By Ally Mutnik
July 13, 2021
WASHINGTON — Rep. Elise Stefanik, the newly minted House GOP conference chair, raised nearly $1.5 million in the last three months — her seventh consecutive quarter raising seven figures.
The fourth-term incumbent raised more than $1.2 million for her campaign account from April through June; $116,000 through E-PAC, her leadership PAC created to elect more Republican women; and the rest through her joint fundraising committee.
And as the New York Republican moves into her party’s leadership with a legion of small-dollar donors, she’s increasingly positioned herself as a kingmaker.
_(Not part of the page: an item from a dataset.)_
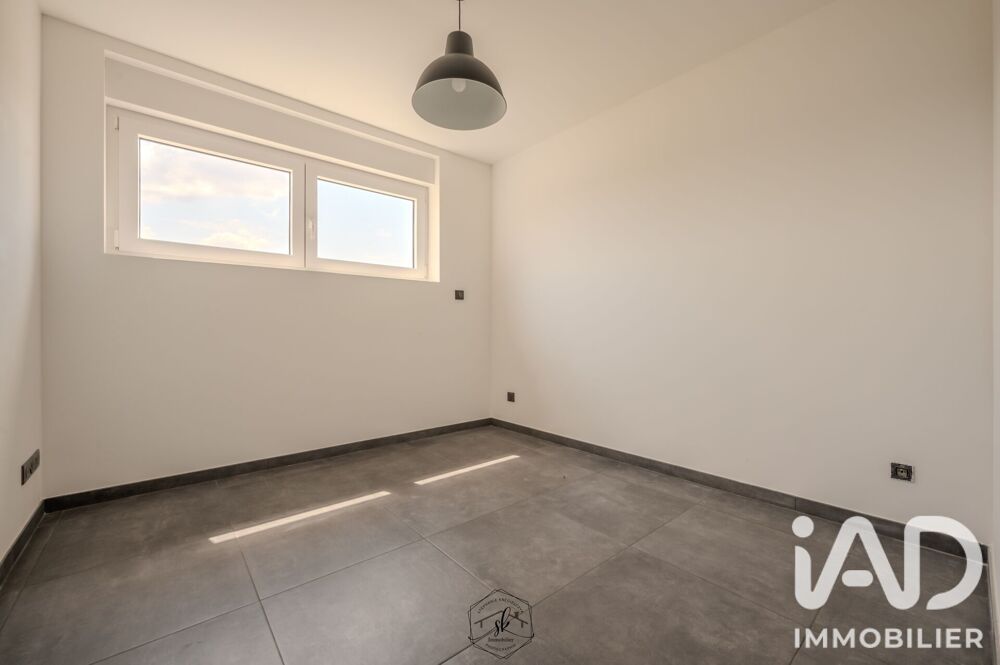 Vente Maison Vente Maison/villa 6 pièces Grindorff-bizing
In May, she transferred $1 million to the National Republican Congressional Committee and she raised an additional $60,000 for the committee since then. And she’s also brought in over $500,000 this cycle via WinRed for House GOP candidates — and in the process shared 30,000 of her donors with other campaigns.
“I continue to be humbled, grateful and blown away by the unprecedented small-dollar financial support for Team Elise and our mission,” Stefanik said in a statement. “Momentum is on our side to take back the House and fire Nancy Pelosi once and for all.”
Stefanik, who replaced Rep. Liz Cheney (R-Wyo.) as conference chair in May, has been a fundraising star since the first Trump impeachment trial in 2019 when she used her perch on the House Intelligence Committee to fiercely defend the then-president. Her quarterly fundraising ballooned to $3.2 million by the end of that year, and it hasn’t dipped below $1 million since.
She had $2.1 million in cash on hand for her reelection by the end of June. She garnered 10,000 first-time donors last quarter and had 42,000 donations, with an average donation size of $29.
E-PAC is the brainchild of Stefanik’s push to elect more GOP women, a cause she embraced after a disastrous 2018 midterm for the party. She recruited female candidates in 2020 and helped fundraise for them.
By 2021, the number of Republican women in the House grew from 13 to 31. And they could be adding another this month in a special runoff election in Texas, where Susan Wright, the widow of the late incumbent, is widely considered to be the front-runner.
Stefanik raised $60,000 for Wright via WinRed ahead of the July 27 race against fellow Republican Jake Ellzey. (She also brought in 50,000 for now-Rep. Julia Letlow, who ran in a March special election to replace her late husband.)
Among other candidates for whom she fundraised: Sens. Tim Scott (R-S.C.), Joni Ernst (R-Iowa) and Josh Hawley (R-Mo.); and Reps. Mike Garcia (R-Calif.), Claudia Tenney (R-N.Y.) and Mariannette Miller-Meeks (R-Iowa).
First elected in 2014, Stefanik represents an upstate New York district that shifted quickly to the right in the Trump era. The congresswoman has tied herself closely to the former president; he hosted a fundraiser for her in June that brought in $250,000.
New York is losing a congressional seat in the upcoming redistricting, and Democrats will have final say over the maps in the state. But to maximize their gains upstate, it’s possible that they might pack Stefanik’s seat with red voters to make surrounding districts more winnable.
Should Stefanik finds herself in an even safer district, she would have more funds to redirect toward candidates in swing seats.